In light of the bribery case on February 26, ABC gave WKTR-TV a required six months' notice that it was ending its affiliation contract with the station effective August 30. It invited WKTR-TV and WKEF to submit new presentations outlining their cases for affiliation with the network. This marked part of a blitz of cleaning house orchestrated by network vice president James Hagerty, who had been the presidential press secretary in the 1950s. Hagerty told newsmen of the telegram that was sent to WKTR-TV and WKEF and fielded inquiries from reporters. The same day, Kemper resigned from Kittyhawk Television.

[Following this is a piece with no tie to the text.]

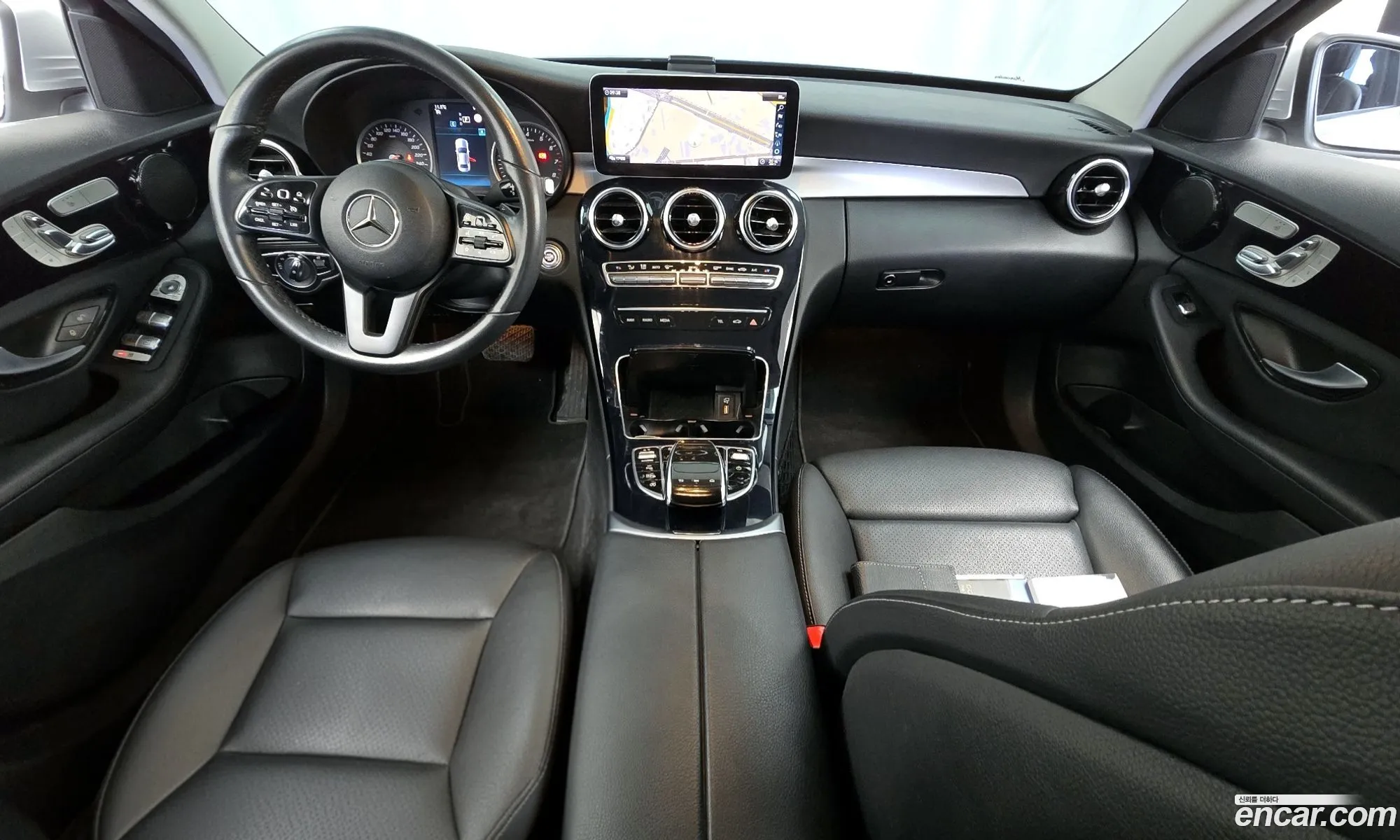 Mercedes-Benz C-Class W205 2019 — 9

With the addition of WSWO-TV in Springfield, all three Dayton-area UHF stations were invited to submit proposals for ABC affiliation to the network. Meanwhile, later in March, WKEF renewed its efforts in court to obtain an injunction barring ABC from supplying its programs to WKTR. This new lawsuit added two names to the case: Carmine Patti, ABC director of station relations, and Theodore H. Shaker, ABC vice president for the owned-and-operated stations. WKEF alleged that Kemper had met Joseph McMahon, who knew many ABC officials including Patti, at a party in Fort Lauderdale, Florida; he then hired McMahon as WKTR's representative in New York to lobby ABC for the affiliation. When Bert Julian, another ABC regional representative whose territory then included Dayton, was found to favor WKEF, it was alleged that Kemper complained to McMahon, who in turn told Patti; shortly thereafter, Dayton was moved from Julian's purview to Sullivan's, and Sullivan then suggested the hiring of the fictitious "John L. P. Daley". On April 11, days before Kittyhawk officials were to visit New York City to present to the network, ABC notified WKTR by telegram that it was revoking its invitation to the station to present an affiliation proposal to continue with the network after August 30—leaving WKEF and WSWO-TV as the only bidders—after additional evidence was uncovered in the WKEF court case and in a private investigation conducted on ABC's behalf.

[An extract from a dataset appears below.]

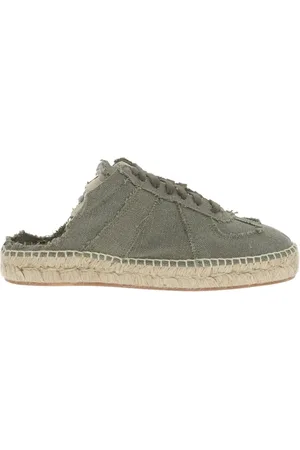 Maison Margiela Mules con efecto envejecido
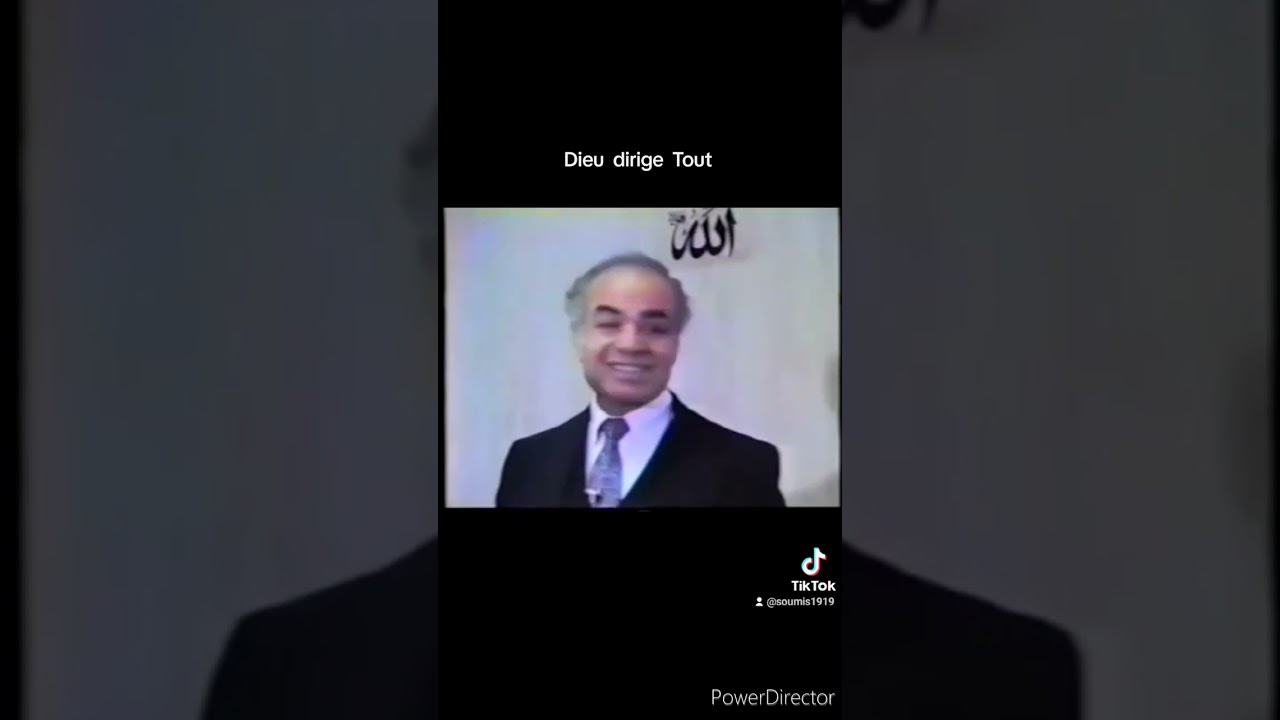 Dieu dirige tout 1/2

On May 1, 1970, federal judge Timothy Sylvester Hogan issued an injunction ordering ABC to return to the pre-1970 status quo in Dayton within 20 days, requiring the network to move most shows off WKTR-TV and back to WKEF while the suit continued; however, WKTR-TV retained some ABC programs that WLWD had been carrying prior to 1970. An agreement was reached that saw ABC programming split between the two stations; channel 16 would air daytime ABC shows, while the ABC Evening News and prime time programs would air on channel 22. A revised court order then gave WKEF rights to the ABC prime time programming beginning at the end of May. ABC then awarded WKEF the full-time ABC affiliation in June, giving it first call rights to all network programs for the first time in its history.